The filing ends with Cal Am's version of, "But don't worry about it": "California American Water stresses that these are simply contingency plans and believes that it has selected the appropriate project…The Commission should not allow the intervening parties to use these contingency plans as a way to delay approval."
In a separate Oct. 26 compliance filing, Cal Am addresses four proposals—from the Monterey Peninsula Regional Water Authority, the Monterey Peninsula Water Management District, the city of Pacific Grove, and the competing "People's Project"—for a direct public agency role in the Water Supply Project.
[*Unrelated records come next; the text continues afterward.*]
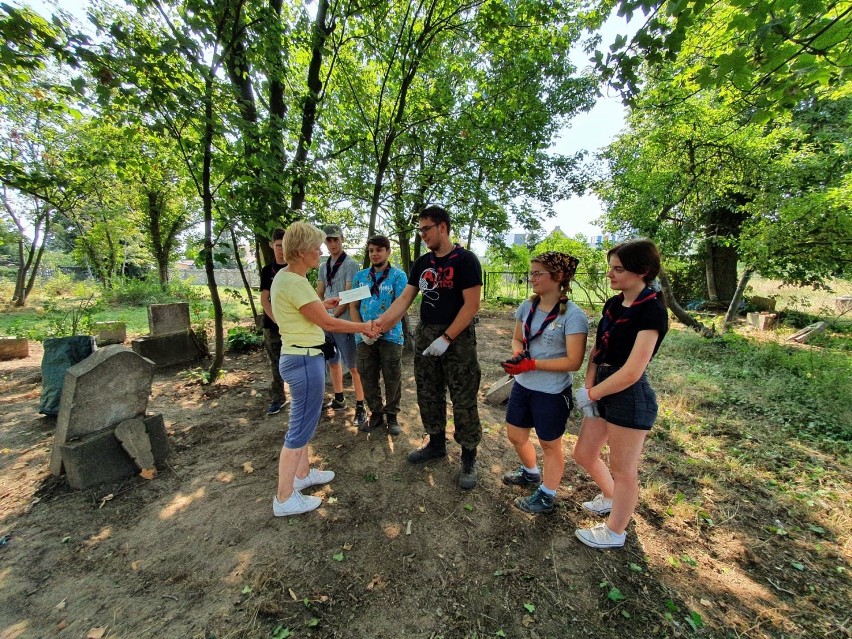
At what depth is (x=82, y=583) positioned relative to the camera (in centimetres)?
195

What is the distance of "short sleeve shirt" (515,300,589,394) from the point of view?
2.13m

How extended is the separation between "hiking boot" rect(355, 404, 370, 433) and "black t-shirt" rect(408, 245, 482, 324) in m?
1.62

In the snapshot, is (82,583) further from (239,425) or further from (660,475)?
(660,475)

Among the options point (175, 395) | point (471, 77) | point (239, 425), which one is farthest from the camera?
point (471, 77)

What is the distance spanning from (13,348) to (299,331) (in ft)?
26.3

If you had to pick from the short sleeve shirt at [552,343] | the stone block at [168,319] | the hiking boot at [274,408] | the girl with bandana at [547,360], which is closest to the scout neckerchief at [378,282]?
the girl with bandana at [547,360]

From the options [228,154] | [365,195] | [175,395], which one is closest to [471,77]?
[365,195]

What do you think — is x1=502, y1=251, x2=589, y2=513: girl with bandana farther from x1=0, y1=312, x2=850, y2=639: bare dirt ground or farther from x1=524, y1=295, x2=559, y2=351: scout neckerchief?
x1=0, y1=312, x2=850, y2=639: bare dirt ground

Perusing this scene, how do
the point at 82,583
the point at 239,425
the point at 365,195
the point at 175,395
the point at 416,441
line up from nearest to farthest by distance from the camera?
the point at 82,583, the point at 416,441, the point at 239,425, the point at 175,395, the point at 365,195

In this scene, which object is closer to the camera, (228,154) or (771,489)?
(771,489)

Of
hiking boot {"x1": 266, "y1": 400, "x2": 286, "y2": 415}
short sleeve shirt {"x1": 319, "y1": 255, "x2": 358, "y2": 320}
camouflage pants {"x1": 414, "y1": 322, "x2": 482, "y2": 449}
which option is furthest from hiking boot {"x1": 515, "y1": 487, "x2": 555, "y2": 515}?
hiking boot {"x1": 266, "y1": 400, "x2": 286, "y2": 415}

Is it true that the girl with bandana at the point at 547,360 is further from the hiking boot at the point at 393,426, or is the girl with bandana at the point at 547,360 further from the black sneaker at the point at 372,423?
the black sneaker at the point at 372,423

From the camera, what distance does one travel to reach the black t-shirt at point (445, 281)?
8.40ft

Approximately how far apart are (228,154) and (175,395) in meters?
3.31
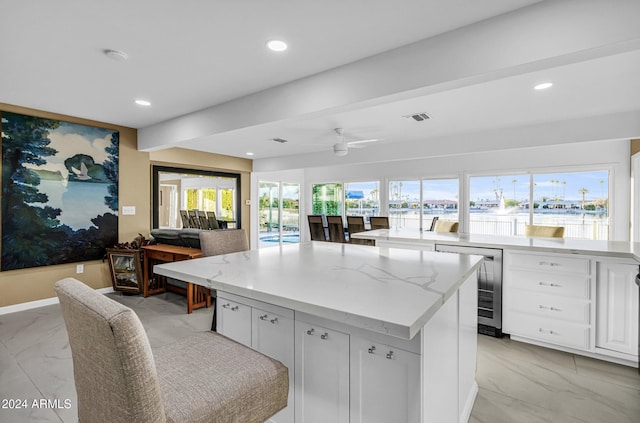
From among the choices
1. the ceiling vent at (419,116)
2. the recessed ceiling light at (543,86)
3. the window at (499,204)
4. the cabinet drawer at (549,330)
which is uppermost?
the ceiling vent at (419,116)

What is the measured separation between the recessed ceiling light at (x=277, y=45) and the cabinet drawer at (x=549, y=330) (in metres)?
3.00

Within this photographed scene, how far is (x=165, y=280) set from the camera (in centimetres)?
447

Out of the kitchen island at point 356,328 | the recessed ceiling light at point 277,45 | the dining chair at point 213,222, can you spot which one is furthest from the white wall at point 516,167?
the kitchen island at point 356,328

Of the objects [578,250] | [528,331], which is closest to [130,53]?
[578,250]

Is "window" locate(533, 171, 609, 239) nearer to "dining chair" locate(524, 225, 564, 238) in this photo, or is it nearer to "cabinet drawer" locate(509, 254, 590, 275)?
"dining chair" locate(524, 225, 564, 238)

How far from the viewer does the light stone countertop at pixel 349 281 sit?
0.91m

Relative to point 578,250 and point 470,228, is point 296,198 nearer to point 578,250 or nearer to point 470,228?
point 470,228

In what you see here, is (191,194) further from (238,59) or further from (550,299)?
(550,299)

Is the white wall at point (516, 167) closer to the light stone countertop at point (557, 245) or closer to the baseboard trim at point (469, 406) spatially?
the light stone countertop at point (557, 245)

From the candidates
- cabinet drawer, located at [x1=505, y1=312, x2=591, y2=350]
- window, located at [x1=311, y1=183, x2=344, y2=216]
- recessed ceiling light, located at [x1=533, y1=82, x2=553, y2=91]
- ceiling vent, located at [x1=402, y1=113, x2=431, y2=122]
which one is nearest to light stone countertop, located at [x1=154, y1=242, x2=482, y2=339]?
cabinet drawer, located at [x1=505, y1=312, x2=591, y2=350]

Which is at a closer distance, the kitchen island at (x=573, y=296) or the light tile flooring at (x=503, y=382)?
the light tile flooring at (x=503, y=382)

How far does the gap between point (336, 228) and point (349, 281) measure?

Here, too, Cal Am seems to be humoring the PUC Administrative Law Judge Gary Weatherford's orders while also dismissing the reasoning behind it. A county law requires public ownership of any local desalination plants, but last month the PUC ruled that it could pre-empt that law. The question is also pending in the Superior Court in San Francisco.
"California American Water appreciates the cooperative nature of the Regional Water Authority's proposal, but it cannot support public ownership for the desalination component of the [Water Supply Project," the filing states.
A public partnership wouldn't make the project happen faster or cheaper, Cal Am argues. The company suggests it would be open to a governing role by the Regional Water Authority, but only if the authority drops its interest in competing desal proposals.
Last week, the authority's consultant released an assessment comparing the three desal proposals. The expectation is that the authority board will use the information to back one of them. The report gives Cal Am's project an edge in terms of timing.